This says that any property P of natural numbers that holds for 0 and is preserved by adding one holds of all the natural numbers. Without the ability to quantify over P, the best we can do is state an induction principle for each particular formula A(x) separately. Similarly, if we can quantify over functions, we can say that the universe is infinite by saying that there exists an injective function that is not surjective. This something we cannot do in first-order logic.

One option is to extend first-order logic with sorts for functions and predicates on the universe, and add variables ranging over those sorts. That gives rise to second-order logic. For unary predicates, for example, we would add an axiom that says that every formula \(A(x)\) gives rise to a predicate:

\[\ex P \fa x (P(x) \liff A(x)).\]

This is known as a comprehension axiom. Notice that A(x) may involve second-order quantifiers as well, so, in general, it’s impossible to interpret predicates as ranging only over formulas. For example, if \(A\) has a universal quantifier over predicates, then that quantifier ranges over all predicates, including the one \(P\) that is defined by the axiom.

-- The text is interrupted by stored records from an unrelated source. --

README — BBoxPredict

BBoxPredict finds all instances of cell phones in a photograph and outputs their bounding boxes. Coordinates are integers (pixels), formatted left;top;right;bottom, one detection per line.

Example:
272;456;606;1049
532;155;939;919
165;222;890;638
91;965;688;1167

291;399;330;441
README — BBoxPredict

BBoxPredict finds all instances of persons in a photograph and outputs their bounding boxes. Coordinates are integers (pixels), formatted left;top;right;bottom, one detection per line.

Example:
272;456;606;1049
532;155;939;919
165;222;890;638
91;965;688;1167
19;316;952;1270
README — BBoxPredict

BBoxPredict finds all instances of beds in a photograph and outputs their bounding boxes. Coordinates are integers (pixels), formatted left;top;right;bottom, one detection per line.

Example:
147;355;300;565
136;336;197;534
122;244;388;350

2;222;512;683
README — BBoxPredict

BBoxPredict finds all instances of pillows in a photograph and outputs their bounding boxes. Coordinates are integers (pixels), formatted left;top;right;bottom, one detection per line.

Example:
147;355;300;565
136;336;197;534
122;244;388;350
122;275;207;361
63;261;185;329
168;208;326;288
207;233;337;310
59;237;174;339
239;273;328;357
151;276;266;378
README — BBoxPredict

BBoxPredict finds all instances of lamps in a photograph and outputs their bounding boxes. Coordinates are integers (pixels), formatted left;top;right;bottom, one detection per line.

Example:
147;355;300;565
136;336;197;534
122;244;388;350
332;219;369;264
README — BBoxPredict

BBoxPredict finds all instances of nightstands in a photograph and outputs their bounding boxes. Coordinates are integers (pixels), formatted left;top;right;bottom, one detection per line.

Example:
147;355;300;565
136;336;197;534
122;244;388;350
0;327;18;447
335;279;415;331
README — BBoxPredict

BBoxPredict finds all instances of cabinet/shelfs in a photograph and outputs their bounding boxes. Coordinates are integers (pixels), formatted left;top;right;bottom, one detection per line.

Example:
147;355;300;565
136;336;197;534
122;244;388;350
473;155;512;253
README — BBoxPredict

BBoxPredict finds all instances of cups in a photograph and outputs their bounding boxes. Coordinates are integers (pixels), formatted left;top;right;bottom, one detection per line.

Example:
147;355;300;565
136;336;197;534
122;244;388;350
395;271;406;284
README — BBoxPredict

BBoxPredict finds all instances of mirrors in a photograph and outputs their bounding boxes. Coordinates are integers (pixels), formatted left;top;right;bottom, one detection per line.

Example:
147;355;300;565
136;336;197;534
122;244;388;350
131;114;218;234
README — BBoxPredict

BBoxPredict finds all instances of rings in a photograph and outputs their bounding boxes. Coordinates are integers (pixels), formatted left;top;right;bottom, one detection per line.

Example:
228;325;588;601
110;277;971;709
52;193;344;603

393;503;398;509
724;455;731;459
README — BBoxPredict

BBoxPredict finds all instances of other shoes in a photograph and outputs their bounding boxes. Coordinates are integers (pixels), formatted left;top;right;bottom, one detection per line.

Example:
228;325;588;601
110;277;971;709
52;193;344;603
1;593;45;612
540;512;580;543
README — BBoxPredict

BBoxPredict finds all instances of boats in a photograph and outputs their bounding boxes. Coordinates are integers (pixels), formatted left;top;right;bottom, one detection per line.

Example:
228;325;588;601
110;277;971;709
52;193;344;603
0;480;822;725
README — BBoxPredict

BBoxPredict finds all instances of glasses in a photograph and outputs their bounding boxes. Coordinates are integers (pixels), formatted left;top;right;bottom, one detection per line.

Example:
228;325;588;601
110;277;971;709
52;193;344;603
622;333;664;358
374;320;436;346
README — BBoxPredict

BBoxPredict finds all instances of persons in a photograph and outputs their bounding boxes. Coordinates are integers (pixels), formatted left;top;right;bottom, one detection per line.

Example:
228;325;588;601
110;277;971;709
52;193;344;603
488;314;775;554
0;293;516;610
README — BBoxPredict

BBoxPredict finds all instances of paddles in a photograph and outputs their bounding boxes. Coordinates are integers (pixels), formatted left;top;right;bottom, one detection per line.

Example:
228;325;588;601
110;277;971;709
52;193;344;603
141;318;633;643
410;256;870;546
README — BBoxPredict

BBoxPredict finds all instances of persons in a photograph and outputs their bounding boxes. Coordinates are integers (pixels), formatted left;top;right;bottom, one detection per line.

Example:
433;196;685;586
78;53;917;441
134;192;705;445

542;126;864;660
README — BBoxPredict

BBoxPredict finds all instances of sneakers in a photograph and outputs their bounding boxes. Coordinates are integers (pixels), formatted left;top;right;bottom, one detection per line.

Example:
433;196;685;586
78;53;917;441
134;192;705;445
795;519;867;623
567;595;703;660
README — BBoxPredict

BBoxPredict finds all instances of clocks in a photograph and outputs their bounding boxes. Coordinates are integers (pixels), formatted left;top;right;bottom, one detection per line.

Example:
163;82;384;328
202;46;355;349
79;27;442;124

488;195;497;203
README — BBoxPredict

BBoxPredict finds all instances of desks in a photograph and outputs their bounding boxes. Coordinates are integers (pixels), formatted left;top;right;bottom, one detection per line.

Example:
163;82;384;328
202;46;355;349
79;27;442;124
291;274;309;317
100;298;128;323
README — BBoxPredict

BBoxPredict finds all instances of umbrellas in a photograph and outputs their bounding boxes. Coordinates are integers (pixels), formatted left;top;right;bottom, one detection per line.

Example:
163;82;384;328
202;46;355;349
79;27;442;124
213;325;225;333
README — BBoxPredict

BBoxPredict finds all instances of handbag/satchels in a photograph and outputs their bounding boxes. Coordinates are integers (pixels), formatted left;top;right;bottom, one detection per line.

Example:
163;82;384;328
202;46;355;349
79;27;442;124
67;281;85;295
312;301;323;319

Having added functions and predicates on objects, we might then want to add functions and predicates that take functions and predicates as arguments, and so on. Iterating this process gives rise to higher-order logic. The language of simple type theory provides a convenient way to do this. If we define a type of propositions, Prop, we can take the propositional connectives to be functions on Prop, and we can take the equality symbol to return values in Prop. We can take the universal and existential quantifiers to be higher-order functions that take predicates to propositions:

variable (U : Type) (P : U → Prop)

#check (Exists : (U → Prop) → Prop)

example : (∃ x, P x) = Exists P := rfl

(In Lean’s foundation, the existential quantifier is treated this way, but the universal quantifier is not; the latter is more integrally a part of the logical foundation.) The comprehension axiom is now subsumed by function abstraction:

variable (f g : U → U) (h : U → U → U)

#check (fun x : U => ∀ y, ∃ z, f (f y) = h x (g z) : U → Prop)

In other words, if A is any expression of type Prop, possibly involving the variable x, the expression fun x => A is the predicate that, when applied to an expression t, asserts that A holds of t.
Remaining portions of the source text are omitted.